Pour remédier à cette situation, la Micronésie prévoit de déployer dans les 5 ans des capteurs à distance, des systèmes GPS, des caméras et des dispositifs de suivi sur tous les bateaux palangriers présents dans ses eaux. Les données recueillies telles que la composition des prises, des rejets en mer et des prises accessoires permettront de diminuer les prises accidentelles de requins, de tortues et de mammifères marins. Mais ces outils permettront avant tout aux autorités de gérer les ressources halieutiques en temps réel. En se joignant à la Micronésie, les pays parties à l'Accord de Nauru pourront améliorer la transparence et fixer de nouvelles normes pour la pêche.
La coopération et la protection de l'environnement peuvent être très rentables. Ainsi, depuis que les pays signataires de l'Accord de Nauru ont lancé en 2007 le Vessel Day Scheme qui fixe des quotas aux flottilles étrangères – leur revenu annuel dans la pêche au thon est passé de 60 millions à plus de 500 millions de dollars. Les ministres de la pêche du Pacifique espèrent que leurs revenus augmenteront encore davantage en travaillant avec Nature Conservancy pour mettre en œuvre de concert un système analogue à celui en vigueur à l'ouest de l'Alaska. Dans cette région, le Programme de quota pour le développement villageois aide les villages les plus démunis à améliorer leurs revenus grâce à la pêche et aux activités annexes.

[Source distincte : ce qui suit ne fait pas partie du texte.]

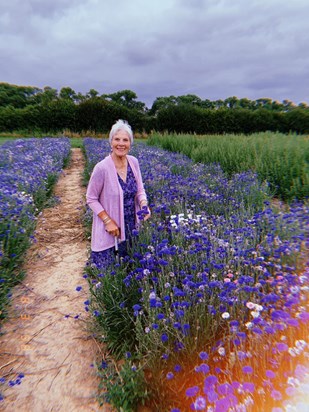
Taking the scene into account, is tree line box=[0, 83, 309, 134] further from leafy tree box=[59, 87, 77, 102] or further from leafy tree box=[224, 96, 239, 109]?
leafy tree box=[59, 87, 77, 102]

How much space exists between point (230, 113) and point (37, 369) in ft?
98.6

L'adoption de ce type de programme par les Etats signataire de l'Accord de Nauru et leur engagement à une transparence totale vise à augmenter les bénéfices tirés du thon dans le Pacifique. En favorisant de meilleures pratiques de pêche, nous pouvons accroître les revenus de la région pour restaurer le secteur de la pêche, améliorer la sécurité alimentaire et la sécurité de l'emploi, tout en renforçant la résilience face au réchauffement climatique.
Nous pensons que les poissons, l'écosystème marin et les populations peuvent coexister et prospérer et que le développement durable passe par la voix donnée à ces dernières. Nous espérons que les voisins de la Micronésie, les représentants des consommateurs et des pêcheurs réunis à Bali auront partagé ce point de vue. Protéger le tiers des stocks de thons pourrait n'être que le point de départ d'une révolution mondiale de la transparence - transparence nécessaire pour protéger nos océans… et notre avenir.